### [Цитируемый текст]
######

VIII. Итоги сражения
VIII. Итоги сражения
Сражение в районе Дубно – Луцк – Броды стало крупнейшим танковым сражением за всю предшествующую историю войн. Впрочем, и после него аналогичных по масштабам танковых битв произошло не так много. Советская историография пишет, что в сражении с обеих сторон приняло участие до полутора тысяч танков. На самом деле это не совсем так. 6 танковых дивизий 1-й танковой группы Клейста насчитывали около 800 танков и САУ, в то время как только 8-й, 9-й, 15-й и 19-й механизированные корпуса Юго-Западного фронта к началу войны имели в своем составе около 2350 машин. Правда, часть машин 8-го мехкорпуса вышла из строя на дорогах во время двухсуточного марша. Но зато в сражении участвовала часть танков из состава 22-го мехкорпуса, а также 65 танков из 8-й танковой дивизии 4-го мехкорпуса. То есть только советские войска имели в районе вокруг Луцка, Бродов и Ровно никак не менее двух с половиной тысяч танков.
Но почему же танковое сражение в треугольнике Дубно—Луцк—Броды было проиграно? Понятно, что тому есть масса объективных причин. Немецкие войска были лучше обучены, большинство участвовавших в сражении танковых дивизий имели боевой опыт успешного глубокого наступления во время Балканской кампании в апреле 1941 года. Вермахт имел прекрасно организованную разведку, безупречную связь и отличную координацию действий между боевыми частями. Германская армия действовала, как часы, знала, чего хочет добиться, и добивалась этого в установленный планами командования срок.
Не приходится сомневаться, что техническое оснащение танковых и моторизованных подразделений вермахта тоже было заметно лучше, чем в РККА. Любители подсчитывать боевую мощь армий по количеству танков почему-то забывают, что промышленный потенциал Германии к 1941 году в несколько раз превосходил промышленный потенциал Советского Союза. Поэтому совершенно очевидно, что если немцы не построили достаточное количество танков – значит, соответствующие производственные мощности были заняты выпуском другой военной продукции, которую руководство вооруженных сил рейха сочло более важной. Например, бронетранспортеров, автомашин, мотоциклов или просто запчастей.

######

### [Собранные данные]

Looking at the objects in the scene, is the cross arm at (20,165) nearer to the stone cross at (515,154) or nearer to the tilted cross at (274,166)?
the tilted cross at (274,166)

######

### [Задание]
Продолжите текст о танковом сражении под Дубно, начав сразу после его последнего предложения. Эти данные не связаны с текстом о танковом сражении под Дубно.

### [Ответ на задание]
Не приходится сомневаться, что германские вооруженные силы представляли собой предельно сбалансированный механизм, сочетающий в себе высокую боевую мощь, хорошую управляемость и отменную маневренность. Немецкая танковая или моторизованная часть за сутки могла преодолеть расстояние в несколько десятков километров и оказаться там, где ее присутствия никто не ожидал, при этом не только изготовившись к переходу в наступление, но и организовав на новом месте надежную оборону. Ведь, как уже упоминалось выше, танки могут только занять территорию – контроль над опорными пунктами и организация надежной обороны (в том числе и противотанковой) все равно остаются задачами пехоты, пусть даже моторизованной.
В сражении под Дубно проявились все характерные черты использования немецких танковых войск. Немцы не использовали танки для прорыва обороны – это осуществлялось пехотными дивизиями при поддержке артиллерии и авиации, а иногда штурмовых орудий и огнеметных танков. Танковые же соединения вводились в «чистый» прорыв и лишь тогда вырывались вперед. Причем обычно танковые дивизии двигались уступом – так. чтобы вторая могла прикрыть фланг первой от возможного контрудара противника.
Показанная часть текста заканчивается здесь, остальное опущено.